Lawmakers extended for another two years the flexibilities of telehealth that were introduced when the pandemic began, prompting health services across the country to regularly deliver care via smartphone or computer.

The government had already considered ending the emergency declaration last year, but did not do so out of fear of a possible “winter surge” in cases and to give providers, insurers and patients time to prepare for its end.

The officials indicated that the Administration will use the next three months to transition to the conventional health response system, warning that the immediate end of the emergency declaration “would sow confusion and chaos in this critical phase.”

[Imágenes satelitales de crematorios y funerarias en China dan indicios del número real de muertes por COVID-19]

“To be clear, the continuation of these emergency declarations through May 11 does not impose any restrictions whatsoever on individual conduct with respect to COVID-19,” the Administration said. “They do not establish mask or vaccine mandates. They do not restrict school or business operations. They do not mandate the use of any drugs or tests in response to COVID-19 cases.”

The case count has continued to decline after a slight rebound over the winter holidays, and is significantly below the levels of the past two years, although the number of tests carried out for the virus and reported to health authorities Public has fallen drastically.

On Monday, the World Health Organization declared that The coronavirus remains a global health emergency, despite the fact that a key advisory group of the agency determined that the pandemic could be approaching a “tipping point” in which higher levels of immunity could reduce virus-related deaths. China, for example, reported an unprecedented increase in December after lifting most of its COVID-19 restrictions.

Shortly before the White House announcement, Rep. Tom Cole, R-Oklahoma, accused the president of needlessly prolonging the public health emergency to take action on issues including the forgiveness of some federal student loan debt.

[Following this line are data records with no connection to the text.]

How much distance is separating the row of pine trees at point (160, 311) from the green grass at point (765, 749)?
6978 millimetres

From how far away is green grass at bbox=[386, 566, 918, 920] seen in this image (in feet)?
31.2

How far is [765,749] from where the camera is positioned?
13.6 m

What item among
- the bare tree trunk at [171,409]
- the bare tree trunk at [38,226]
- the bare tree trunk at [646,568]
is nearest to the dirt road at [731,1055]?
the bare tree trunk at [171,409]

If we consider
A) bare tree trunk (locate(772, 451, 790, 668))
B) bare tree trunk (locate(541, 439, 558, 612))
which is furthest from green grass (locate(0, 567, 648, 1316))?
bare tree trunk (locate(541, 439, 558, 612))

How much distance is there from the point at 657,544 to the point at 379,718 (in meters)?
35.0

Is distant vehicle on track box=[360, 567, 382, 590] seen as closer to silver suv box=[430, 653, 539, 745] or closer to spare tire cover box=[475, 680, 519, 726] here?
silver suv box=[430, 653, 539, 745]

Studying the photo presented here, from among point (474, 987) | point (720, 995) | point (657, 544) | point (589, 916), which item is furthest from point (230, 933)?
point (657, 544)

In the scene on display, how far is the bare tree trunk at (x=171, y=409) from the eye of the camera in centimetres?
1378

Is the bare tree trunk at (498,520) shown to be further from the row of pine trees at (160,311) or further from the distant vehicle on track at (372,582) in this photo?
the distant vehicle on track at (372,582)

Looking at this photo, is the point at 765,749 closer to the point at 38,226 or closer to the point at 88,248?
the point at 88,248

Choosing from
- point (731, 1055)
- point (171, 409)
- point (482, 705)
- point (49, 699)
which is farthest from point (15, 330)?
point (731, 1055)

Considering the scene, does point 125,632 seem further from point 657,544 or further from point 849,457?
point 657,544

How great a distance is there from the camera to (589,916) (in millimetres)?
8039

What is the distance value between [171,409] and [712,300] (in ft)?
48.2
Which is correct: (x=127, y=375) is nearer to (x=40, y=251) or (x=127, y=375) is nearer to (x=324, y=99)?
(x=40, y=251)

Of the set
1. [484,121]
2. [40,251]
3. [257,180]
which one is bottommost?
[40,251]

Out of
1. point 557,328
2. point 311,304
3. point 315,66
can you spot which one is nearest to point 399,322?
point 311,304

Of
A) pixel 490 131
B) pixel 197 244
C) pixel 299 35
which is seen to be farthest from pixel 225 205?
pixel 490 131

[La esperanza de vida en EE.UU. baja a 76.4 años y se hunde hasta los niveles de 1996 por el coronavirus y la epidemia de opiáceos]

“The country is largely back to normal,” Cole declared Monday, introducing a Republican-backed bill calling for an end to the health emergency. “Americans are back to work and school with no restrictions on their activities. It is time for the government to recognize this reality: the pandemic is over.”